Mientras no se solucione la situación bancaria -con medidas que separen la deuda nacional de los problemas del sector financiero-, la crisis europea continuará hasta que sea inevitable una cascada de insolvencias nacionales. Es cierto que limpiar el sector bancario será caro e impopular, pero no tiene por qué ser globalmente perjudicial para la eurozona. Incluso el cálculo por lo alto que hago para la recapitalización bancaria, 500.000 millones de euros, sigue siendo menos del 10% del PIB total de la eurozona. Una proporción que, en conjunto, debería ser manejable, porque la eurozona posee una ratio deuda-PIB inferior a las del Reino Unido y Estados Unidos. En cambio, es posible que cada país por su cuenta no pudiera manejar su parte de los costes de recapitalización. Por eso es necesario que la crisis bancaria se resuelva mediante la cooperación de todos los Estados usuarios del euro.

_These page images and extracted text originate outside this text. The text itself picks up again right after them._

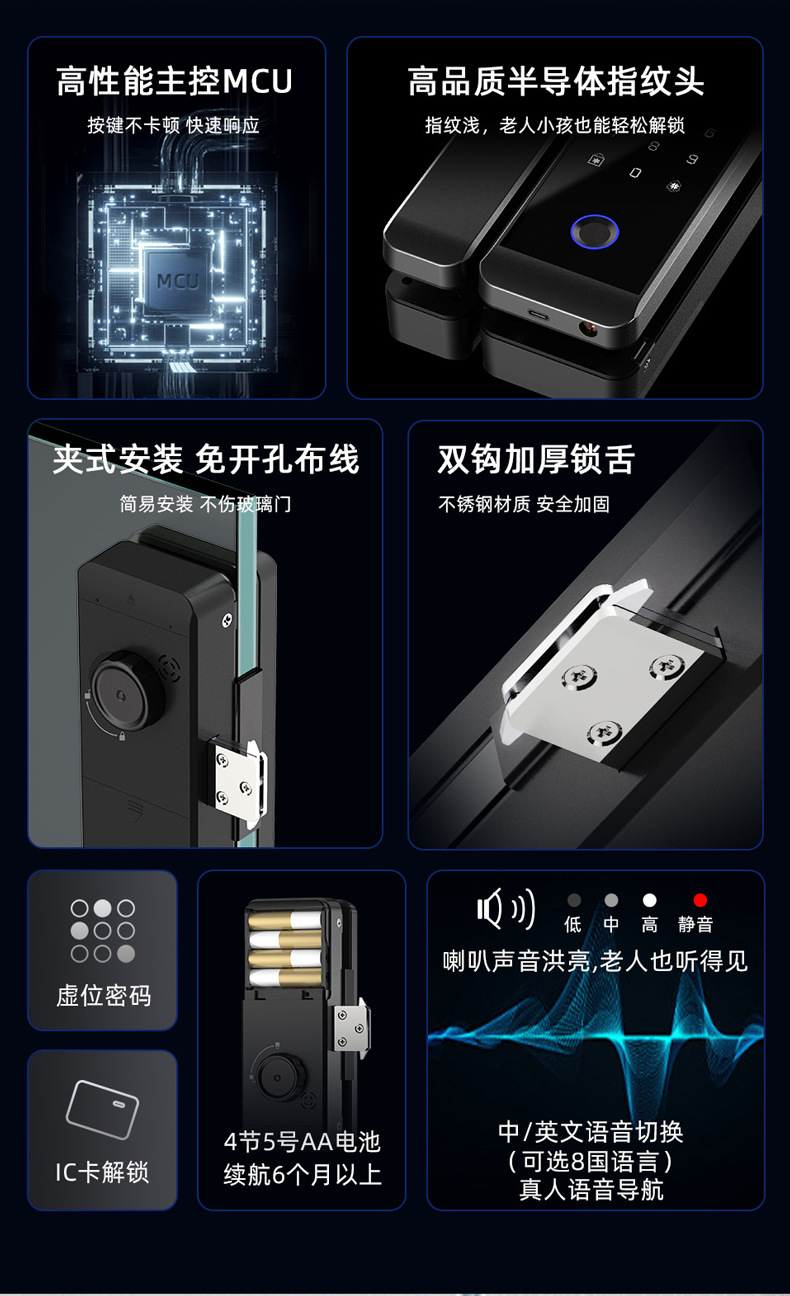 高性能主控MCU

按键不卡顿 快速响应

MCU

高品质半导体指纹头

指纹浅，老人小孩也能轻松解锁

夹式安装 免开孔布线

简易安装 不伤玻璃门

双钩加厚锁舌

不锈钢材质 安全加固

虚位密码

IC卡解锁

4节5号AA电池
续航6个月以上

低 中 高 静音

喇叭声音洪亮,老人也听得见

中/英文语音切换
（可选8国语言）
真人语音导航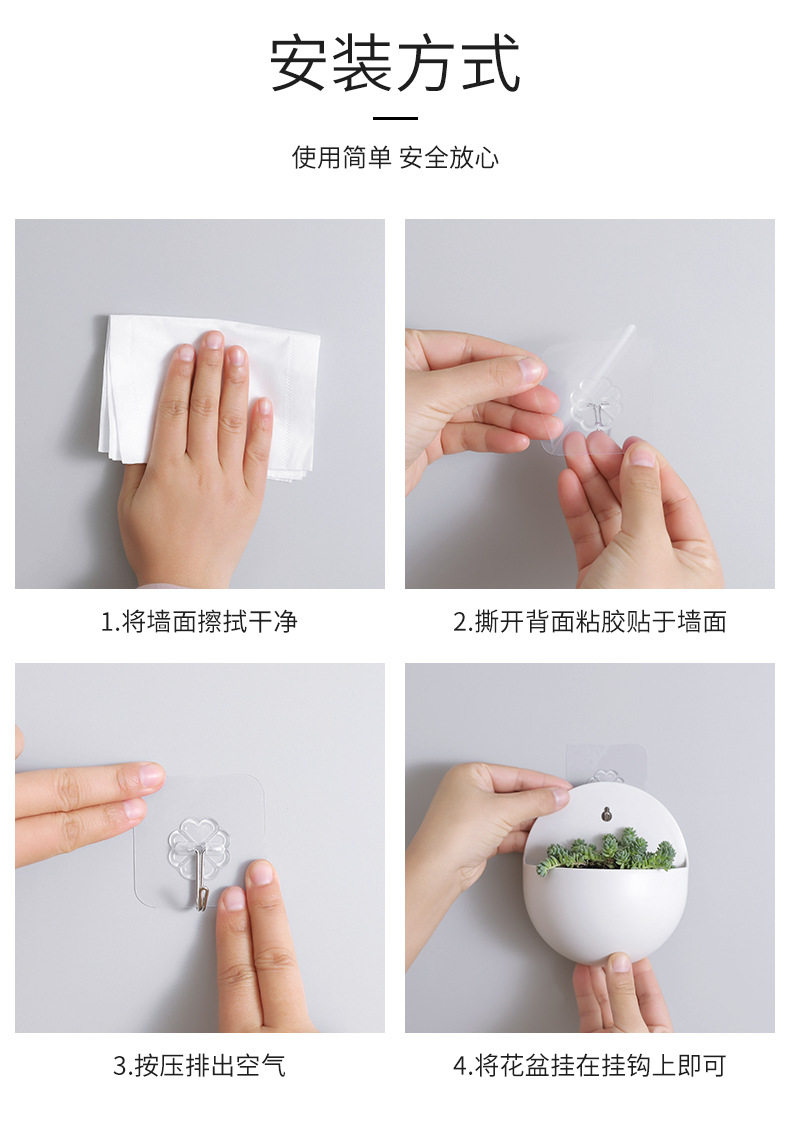 安装方式

使用简单 安全放心

1.将墙面擦拭干净

2.撕开背面粘胶贴于墙面

3.按压排出空气

4.将花盆挂在挂钩上即可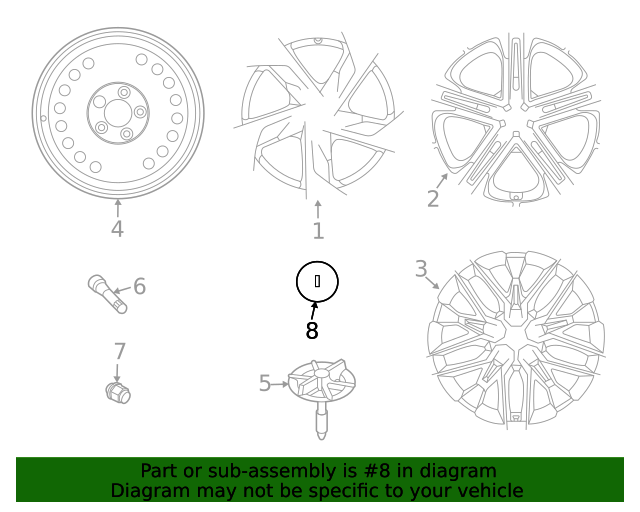 4
1
2
6
8
3
7
5

Part or sub-assembly is #8 in diagram
Diagram may not be specific to your vehicle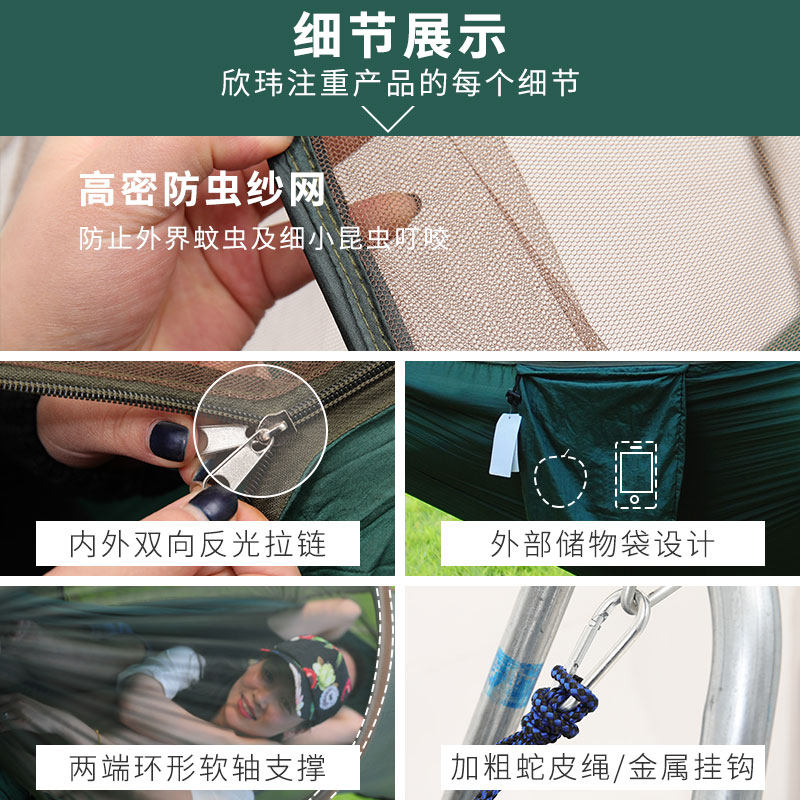 细节展示
欣玮注重产品的每个细节

高密防虫纱网
防止外界蚊虫及细小昆虫叮咬

内外双向反光拉链

外部储物袋设计

两端环形软轴支撑

加粗蛇皮绳/金属挂钩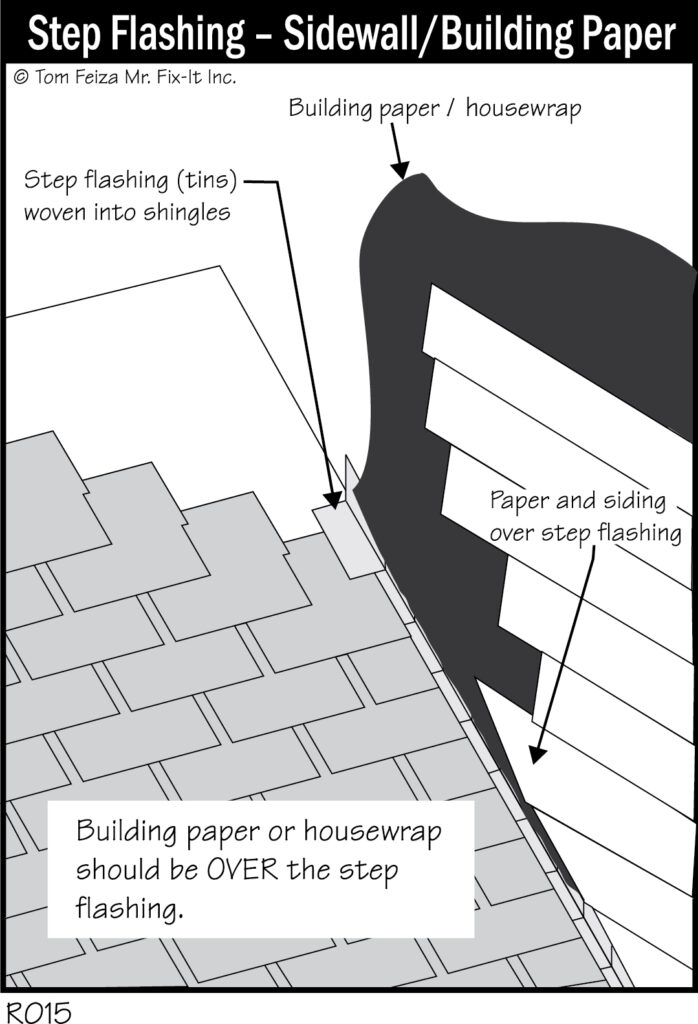 Step Flashing – Sidewall/Building Paper

© Tom Feiza Mr. Fix-It Inc.

Building paper / housewrap

Step flashing (tins) woven into shingles

Paper and siding over step flashing

Building paper or housewrap should be OVER the step flashing.

R015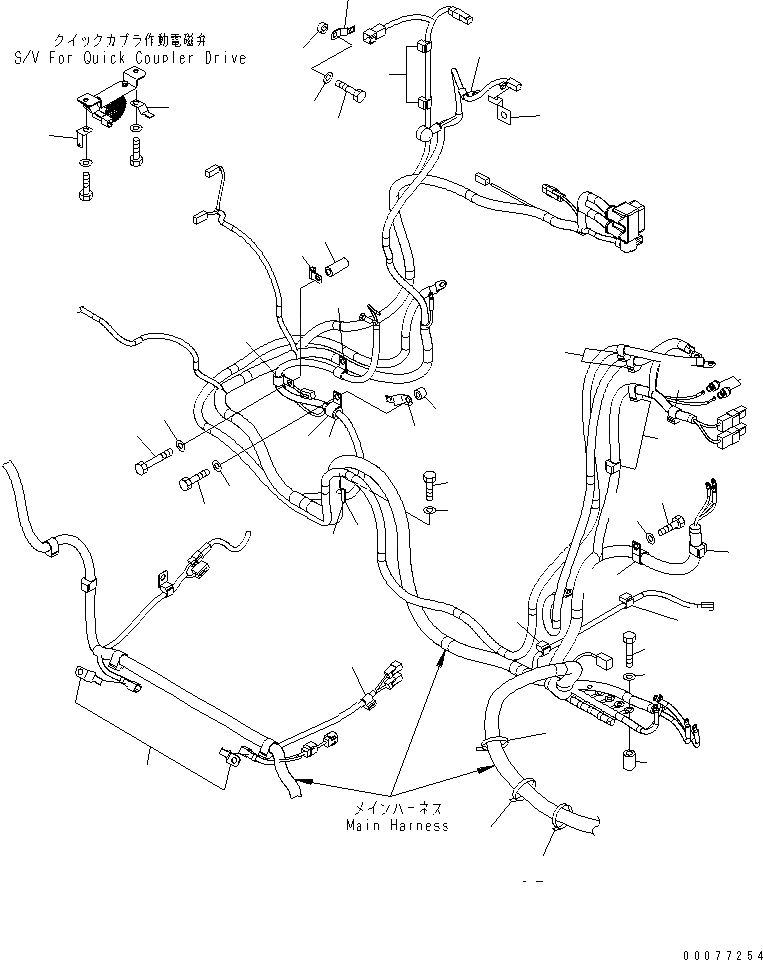 クイックカプラ作動電磁弁
S/V For Quick Coupler Drive

メインハーネス
Main Harness

00077254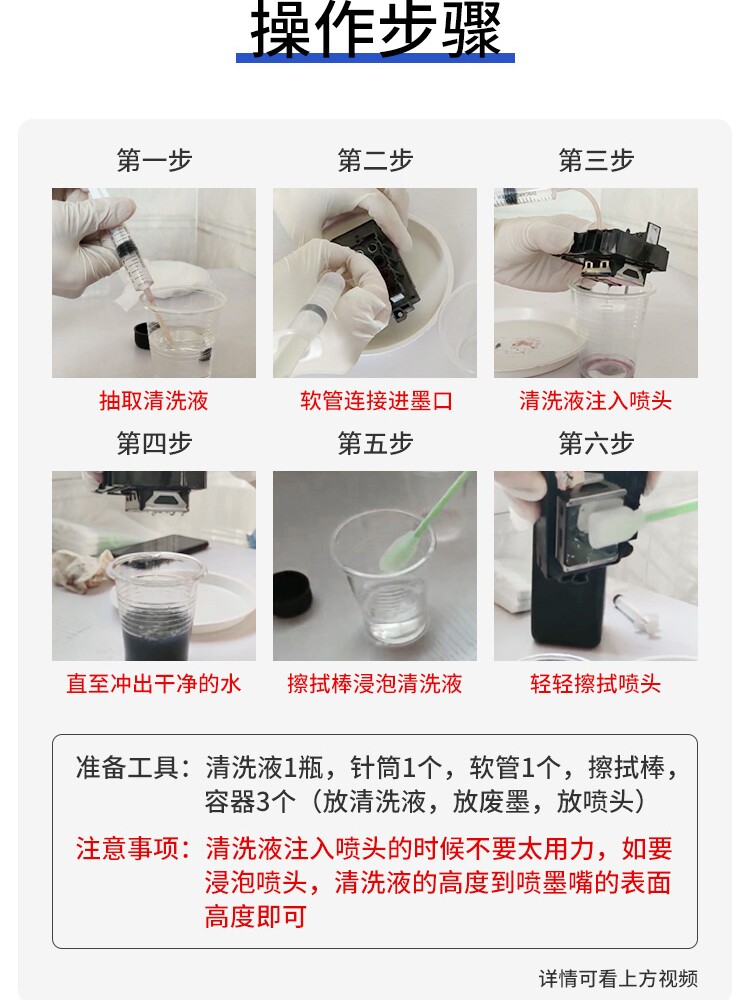 操作步骤

第一步

抽取清洗液

第二步

软管连接进墨口

第三步

清洗液注入喷头

第四步

直至冲出干净的水

第五步

擦拭棒浸泡清洗液

第六步

轻轻擦拭喷头

准备工具：清洗液1瓶，针筒1个，软管1个，擦拭棒，容器3个（放清洗液，放废墨，放喷头）

注意事项：清洗液注入喷头的时候不要太用力，如要浸泡喷头，清洗液的高度到喷墨嘴的表面高度即可

详情可看上方视频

Por ahora, Europa está enfangada en un problema clásico de los colectivos: la defensa de los intereses nacionales impide una solución conjunta. Pero los Estados miembros no son aún conscientes del paso político tan trascendental que dieron en los 90 con la adopción del euro. Y esto nos remite al pecado original de la eurozona: las mentiras, las chapuzas y las trampas en el momento de su creación. Mientras no se reconozcan por completo, seguirán acosando al continente. No es probable que el euro se disuelva, pero cada vez parece más posible un resultado mucho peor: una unión monetaria perpetuamente disfuncional y dividida.